Wender sighs. Balancing the knight on one arm, he reaches behind him for the sword hung by sheath and belt on a tent pole. Erde catches just a glimpse of the familiar dragon-shaped hilt before Wender presses it to Hal’s chest, then wraps sword, sheath, and knight up soundly in the woolen blanket. “We’ve cleared as large a space as we’re likely to get, milady. I’m hoping it will do.”
“It will have to, Captain. Let us hurry! I’ll go outside and call the dragon now.” She stays a moment to stroke Hal’s bruised hand. “Soon, dear knight. Soon all will be well.”
“Soon all will be over,” Hal mutters.
“Not at all! You mustn’t say so. It’s only the fever bringing you to such madness and despair!”
“And a good thing, too,” he continues. “It’s the only way. The texts are very clear in that regard.” He begins to cough again, so racked by it this time that his mouth is stained with blood.
Wender gently wipes it away with a corner of the blanket, while Erde turns her glance away. “You go ahead, milady. Go call in your magic beast.”
Outside, Erde steals a moment to compose herself, to brush away the tears she’s allowed herself only once she’s turned her back, to breathe in air—no matter how icy cold—that’s free of smoke and the rank stink of infection. The wind has died, and the snow falls more gently, like a caress rather than a punishment.
Oh, dragon! Just when I think I’ve known every sadness possible!
DO NOT DESPAIR.
Never! Not while you are here. They’ve made room for you. Will you join us? You are sorely needed!

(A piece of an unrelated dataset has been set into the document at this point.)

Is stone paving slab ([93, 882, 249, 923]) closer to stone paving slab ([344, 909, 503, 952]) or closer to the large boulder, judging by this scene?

She gazes across the rutted stretch of field in front of the tent. Wender has ordered the supply wagons drawn aside, and several of the smaller tents and lean-tos moved farther down the line. Word of a happening has obviously been passed through the camp. A sullen throng of infantrymen and squires has gathered around the perimeter to speculate and stare. Erde does not feel particularly welcomed. She has never called the dragon into a crowd of strangers before, except at Erfurt, to snatch Margit from the stake. The men have brought their pikes and crossbows, she notes, but these are soldiers, after all, and they are at war. It is their duty to be armed. Swallowing her dread, Erde images the trampled field, the tents and all the onlookers, clearly and in precise detail.